• **THE TASK**
Update the passage of the productivity article that opens with the words containing "02 February 2015" and closes with "for the next five decades.", replacing "peak employment" with "maximum employment", and give that passage again.

McKinsey: Increase productivity to save global growth

02 February 2015 Consultancy.uk

The world has enjoyed unprecedented economic growth since the 1950s, with the world economy growing six fold in the decades since 1964, boosted by a booming population and the development of highly productive technologies and practices. Demographic changes, with peak employment approaching in many economies, is set to place a drag on future growth. According to McKinsey Global Institute this can be offset by increasing the annual productivity growth by 80% over for the next five decades. 

Growth spurt
In a recently released research report from McKinsey Global Institute (MGI), titled “Global growth: Can productivity save the day in an aging world?”, the consulting firm looks at the historic growth and productivity trends for the world economy and projects their development over the next five decades. The MGI report focuses on the G19 and Nigeria, which generate 80% of global GDP.

The MGI identifies two major factors that contributed to the rapid growth over the past five decades in the 20 countries researched: an expanding labour market, which grew at an annual rate of 1.7% – doubling the total labour force and contributing about 48% of GDP growth, and the steady increase of productivity of 1.8% per year, which generated 52% of GDP growth.

Historic global GDP growth

Winding down
The golden days of growth may well be behind us, MGI’s analysis finds. A central factor in the falling off of global growth is tied to changes in population growth, with employee headcounts already declining in Germany, Italy, Japan, and Russia. With the number of employees expected to start decline in almost all major economies by 2050. The expectation is that average employment growth in the 20 countries studied is expected to wane to 0.3% a year over the next 50 years, less than one-fifth of the 1.7% growth observed between 1964 and 2014.

[Dataset entries]
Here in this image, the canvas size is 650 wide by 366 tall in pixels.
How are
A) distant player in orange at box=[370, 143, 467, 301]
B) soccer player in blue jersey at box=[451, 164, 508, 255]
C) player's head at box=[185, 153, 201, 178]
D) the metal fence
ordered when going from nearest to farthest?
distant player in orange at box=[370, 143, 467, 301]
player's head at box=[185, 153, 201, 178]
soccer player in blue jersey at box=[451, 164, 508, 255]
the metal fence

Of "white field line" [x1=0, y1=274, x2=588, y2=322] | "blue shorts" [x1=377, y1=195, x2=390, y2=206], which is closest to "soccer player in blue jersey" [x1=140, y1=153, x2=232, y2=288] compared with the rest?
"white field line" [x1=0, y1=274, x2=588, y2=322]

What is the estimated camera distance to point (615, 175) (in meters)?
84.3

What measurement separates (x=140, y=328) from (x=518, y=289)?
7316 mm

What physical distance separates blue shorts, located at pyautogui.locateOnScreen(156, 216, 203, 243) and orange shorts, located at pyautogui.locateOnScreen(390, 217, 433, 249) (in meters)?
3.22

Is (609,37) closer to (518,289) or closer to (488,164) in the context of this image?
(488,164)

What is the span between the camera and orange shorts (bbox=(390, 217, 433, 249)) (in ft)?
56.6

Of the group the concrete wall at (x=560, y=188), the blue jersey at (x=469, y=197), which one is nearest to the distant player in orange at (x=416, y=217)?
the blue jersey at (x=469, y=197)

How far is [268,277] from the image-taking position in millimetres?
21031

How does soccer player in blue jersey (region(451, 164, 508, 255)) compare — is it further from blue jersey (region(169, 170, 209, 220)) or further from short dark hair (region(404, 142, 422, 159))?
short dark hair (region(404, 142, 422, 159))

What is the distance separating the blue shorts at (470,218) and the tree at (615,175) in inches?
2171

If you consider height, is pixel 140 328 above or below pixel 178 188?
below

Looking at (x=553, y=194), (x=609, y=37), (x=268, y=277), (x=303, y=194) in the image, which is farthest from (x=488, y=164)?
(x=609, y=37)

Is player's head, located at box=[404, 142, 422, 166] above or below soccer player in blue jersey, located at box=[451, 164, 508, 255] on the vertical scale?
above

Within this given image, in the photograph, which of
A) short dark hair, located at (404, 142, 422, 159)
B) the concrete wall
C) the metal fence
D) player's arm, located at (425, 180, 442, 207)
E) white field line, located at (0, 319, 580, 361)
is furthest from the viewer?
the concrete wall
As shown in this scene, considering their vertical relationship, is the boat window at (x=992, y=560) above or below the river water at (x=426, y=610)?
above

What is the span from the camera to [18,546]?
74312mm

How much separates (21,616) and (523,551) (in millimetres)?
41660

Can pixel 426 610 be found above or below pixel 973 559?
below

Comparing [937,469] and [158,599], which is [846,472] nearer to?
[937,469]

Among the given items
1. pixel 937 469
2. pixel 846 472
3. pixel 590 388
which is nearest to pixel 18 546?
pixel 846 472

• **SOLUTION TO THIS PROBLEM**
02 February 2015 Consultancy.uk

The world has enjoyed unprecedented economic growth since the 1950s, with the world economy growing six fold in the decades since 1964, boosted by a booming population and the development of highly productive technologies and practices. Demographic changes, with maximum employment approaching in many economies, is set to place a drag on future growth. According to McKinsey Global Institute this can be offset by increasing the annual productivity growth by 80% over for the next five decades.